In October 2009, hundreds of members of the Somali diaspora, many from North America and Europe, gathered in the Kenyan capital and selected Col. Sabarey and Mr. Essa to lead the SSC and recruit a militia force.
“You know, when you are a place where there is no government, to save your people and save yourself you have to at least bring some power to your people, and that is exactly what they are doing there,” said Mr. Saleban.
Skirmishes between the SSC and Somaliland forces began shortly after the two leaders returned to the region in May. In June, the United Nations reported that thousands had been displaced by the fighting.
The Somaliland Times reported on July 24 the SSC had attacked Somaliland forces in Widh Widh. A Somaliland soldier was killed and 20 SSC fighters were injured, while another 10 were
taken prisoner, it reported. Osman Hassan, an executive of the diaspora organization that helped elect Col. Sabarey to his position, said the fighting had been minimal. And he said some SSC supporters are not happy about that.
“There have been a number of encounters with the Somaliland militias and the SSC, but not to the extent that we would have liked,” said Mr. Hassan, a Geneva-based executive committee member of the Northern Somali Unionist Movement.
“They were supposed to really fight, you know, guerrilla war, hit and run. The Somaliland militias are not that strong. I mean, most of them are unpaid and they have a lot of deserters. So it’s not as though we are facing the USA army in Iraq,” he said.
“To be honest with you, I have not been impressed, neither with him nor with his leader,” he said of Col. Sabarey and Mr. Essa. “They have been getting a lot of money, almost a half a million dollars, from the diaspora and most of it has actually been wasted. So we have been very unhappy with them…. So Ali Sabarey and Suleiman are, I think, on their way out.”
Al Jazeera featured Col. Sabarey in a report broadcast in July. It was titled: “Somalia’s newest armed group SSC threatens violent campaign.” Footage showed young armed men standing at attention before Col. Sabarey.

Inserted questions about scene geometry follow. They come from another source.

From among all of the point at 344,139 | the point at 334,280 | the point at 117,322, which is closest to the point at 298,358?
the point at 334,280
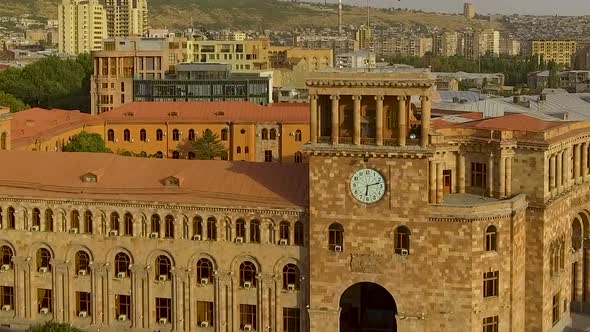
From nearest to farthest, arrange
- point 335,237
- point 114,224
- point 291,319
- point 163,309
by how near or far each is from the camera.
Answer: point 335,237 < point 291,319 < point 163,309 < point 114,224

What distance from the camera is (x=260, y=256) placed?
7712 centimetres

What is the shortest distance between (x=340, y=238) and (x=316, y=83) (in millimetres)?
10434

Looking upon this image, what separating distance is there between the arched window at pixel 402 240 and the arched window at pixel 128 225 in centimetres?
1912

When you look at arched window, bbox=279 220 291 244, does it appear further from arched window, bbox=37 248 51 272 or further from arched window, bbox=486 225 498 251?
arched window, bbox=37 248 51 272

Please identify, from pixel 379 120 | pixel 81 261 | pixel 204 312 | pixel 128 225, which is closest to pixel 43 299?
pixel 81 261

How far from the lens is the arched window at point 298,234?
7672cm

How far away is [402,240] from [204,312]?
15470mm

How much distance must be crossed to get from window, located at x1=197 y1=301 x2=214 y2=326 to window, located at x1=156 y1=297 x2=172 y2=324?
2152 mm

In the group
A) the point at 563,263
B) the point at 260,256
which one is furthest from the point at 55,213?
the point at 563,263

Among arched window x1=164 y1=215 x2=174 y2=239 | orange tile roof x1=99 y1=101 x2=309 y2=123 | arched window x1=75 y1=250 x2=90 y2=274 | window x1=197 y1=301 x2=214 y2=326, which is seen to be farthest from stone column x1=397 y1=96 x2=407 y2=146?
orange tile roof x1=99 y1=101 x2=309 y2=123

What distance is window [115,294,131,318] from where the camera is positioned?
80375 mm

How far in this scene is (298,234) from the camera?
3027 inches

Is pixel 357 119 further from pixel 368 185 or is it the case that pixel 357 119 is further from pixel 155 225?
pixel 155 225

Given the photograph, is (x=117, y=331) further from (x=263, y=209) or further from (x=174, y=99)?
(x=174, y=99)
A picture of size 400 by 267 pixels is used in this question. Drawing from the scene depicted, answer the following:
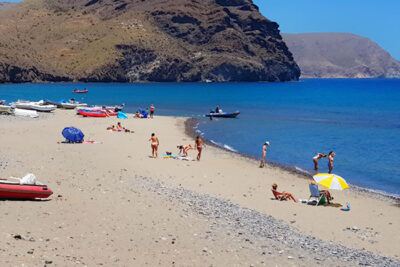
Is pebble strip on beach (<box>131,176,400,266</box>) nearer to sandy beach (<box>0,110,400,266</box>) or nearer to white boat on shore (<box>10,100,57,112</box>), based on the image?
sandy beach (<box>0,110,400,266</box>)

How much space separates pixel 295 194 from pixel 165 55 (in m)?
152

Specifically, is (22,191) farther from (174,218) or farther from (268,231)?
(268,231)

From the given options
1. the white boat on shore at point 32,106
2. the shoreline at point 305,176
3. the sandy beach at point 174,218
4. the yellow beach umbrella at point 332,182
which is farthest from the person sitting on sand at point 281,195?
the white boat on shore at point 32,106

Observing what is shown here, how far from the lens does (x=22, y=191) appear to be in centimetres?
1296

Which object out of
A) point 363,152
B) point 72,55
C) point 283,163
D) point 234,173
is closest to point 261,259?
point 234,173

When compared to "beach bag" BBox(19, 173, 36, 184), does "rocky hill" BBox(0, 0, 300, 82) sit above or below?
above

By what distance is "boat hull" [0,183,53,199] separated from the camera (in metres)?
12.8

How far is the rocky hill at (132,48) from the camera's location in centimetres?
15275

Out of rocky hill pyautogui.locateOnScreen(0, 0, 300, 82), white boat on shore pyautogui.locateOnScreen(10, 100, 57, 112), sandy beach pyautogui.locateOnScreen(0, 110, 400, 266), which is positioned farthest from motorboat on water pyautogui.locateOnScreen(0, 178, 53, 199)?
rocky hill pyautogui.locateOnScreen(0, 0, 300, 82)

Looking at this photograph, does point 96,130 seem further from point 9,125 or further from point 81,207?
point 81,207

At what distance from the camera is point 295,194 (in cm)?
1897

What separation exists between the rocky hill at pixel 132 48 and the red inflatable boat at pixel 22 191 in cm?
13261

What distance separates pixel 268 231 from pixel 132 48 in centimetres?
15616

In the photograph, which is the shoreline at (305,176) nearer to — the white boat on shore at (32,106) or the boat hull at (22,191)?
the boat hull at (22,191)
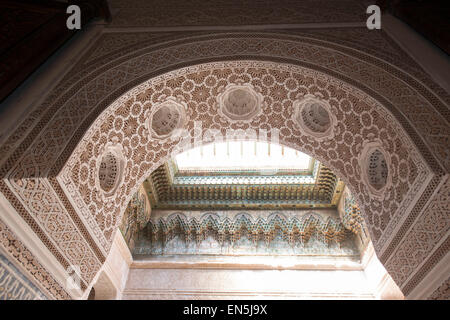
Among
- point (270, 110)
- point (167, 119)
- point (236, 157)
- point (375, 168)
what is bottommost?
point (375, 168)

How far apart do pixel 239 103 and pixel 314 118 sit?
0.70 m

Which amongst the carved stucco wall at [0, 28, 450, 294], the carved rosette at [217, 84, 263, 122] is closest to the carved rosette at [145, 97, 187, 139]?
the carved stucco wall at [0, 28, 450, 294]

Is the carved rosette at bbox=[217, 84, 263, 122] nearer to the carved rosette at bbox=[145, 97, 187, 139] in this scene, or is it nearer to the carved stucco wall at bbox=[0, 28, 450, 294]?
the carved stucco wall at bbox=[0, 28, 450, 294]

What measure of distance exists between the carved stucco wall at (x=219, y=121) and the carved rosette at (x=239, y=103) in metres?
0.08

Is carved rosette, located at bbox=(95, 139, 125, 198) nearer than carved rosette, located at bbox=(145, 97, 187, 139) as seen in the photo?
Yes

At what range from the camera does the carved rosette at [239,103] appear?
2934 mm

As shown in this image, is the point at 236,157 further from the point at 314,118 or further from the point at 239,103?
the point at 314,118

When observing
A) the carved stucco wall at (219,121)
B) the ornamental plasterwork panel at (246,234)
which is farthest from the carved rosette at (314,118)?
the ornamental plasterwork panel at (246,234)

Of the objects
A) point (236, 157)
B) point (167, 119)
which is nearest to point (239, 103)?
point (167, 119)

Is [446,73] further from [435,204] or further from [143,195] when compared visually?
[143,195]

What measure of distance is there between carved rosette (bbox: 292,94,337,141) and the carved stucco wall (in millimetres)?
72

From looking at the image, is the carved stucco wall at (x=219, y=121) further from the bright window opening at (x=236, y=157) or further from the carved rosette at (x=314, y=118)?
the bright window opening at (x=236, y=157)

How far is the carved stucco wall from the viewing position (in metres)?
1.92

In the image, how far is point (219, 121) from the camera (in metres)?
3.03
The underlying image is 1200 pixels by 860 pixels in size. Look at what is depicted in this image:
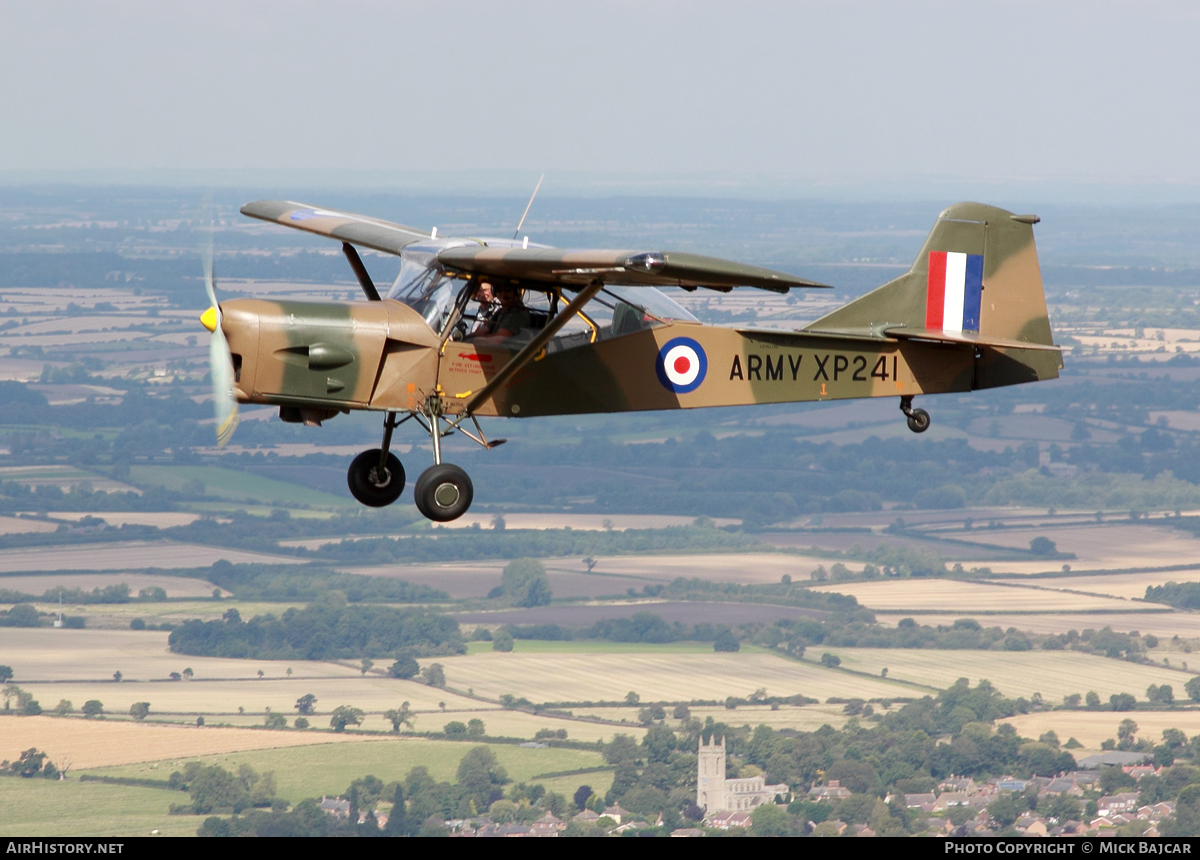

The SSC fighters were shown driving a “technical,” a pickup truck with a heavy gun mounted in the bed. The letters S-S-C were scrawled on the driver’s door in red paint.
“Our ultimate goal is to make this area peaceful and prosperous and also seek a united Somalia,” Col Sabarey, dressed in a military uniform, said in the broadcast. It did not mention he was Canadian, but Somalis in Toronto who saw the segment recognized him.
Commentary on Somali news websites ranges from supportive of the SSC cause to calling its leaders “blood-soaked warmongers” who should be arrested and handed over to Canadian and U.S. authorities.
In interviews, Col. Sabarey told the National Post that while he misses Canada, he did not hesitate to return to Africa. “I have to sacrifice. Sometimes you have to help your original community and you have to do what you have to do,” he said.
“The people that say, ‘They shouldn’t go back to where they are born’ … I don’t believe that. I believe I’m an ambassador from Canada. And wherever I am, I represent Canada.”
Despite the uniforms and weapons, he said he would prefer to use the power of persuasion to make the Somaliland troops leave. “To force them would be the last resort. I’m a Canadian, I’m not that much good for fighting.”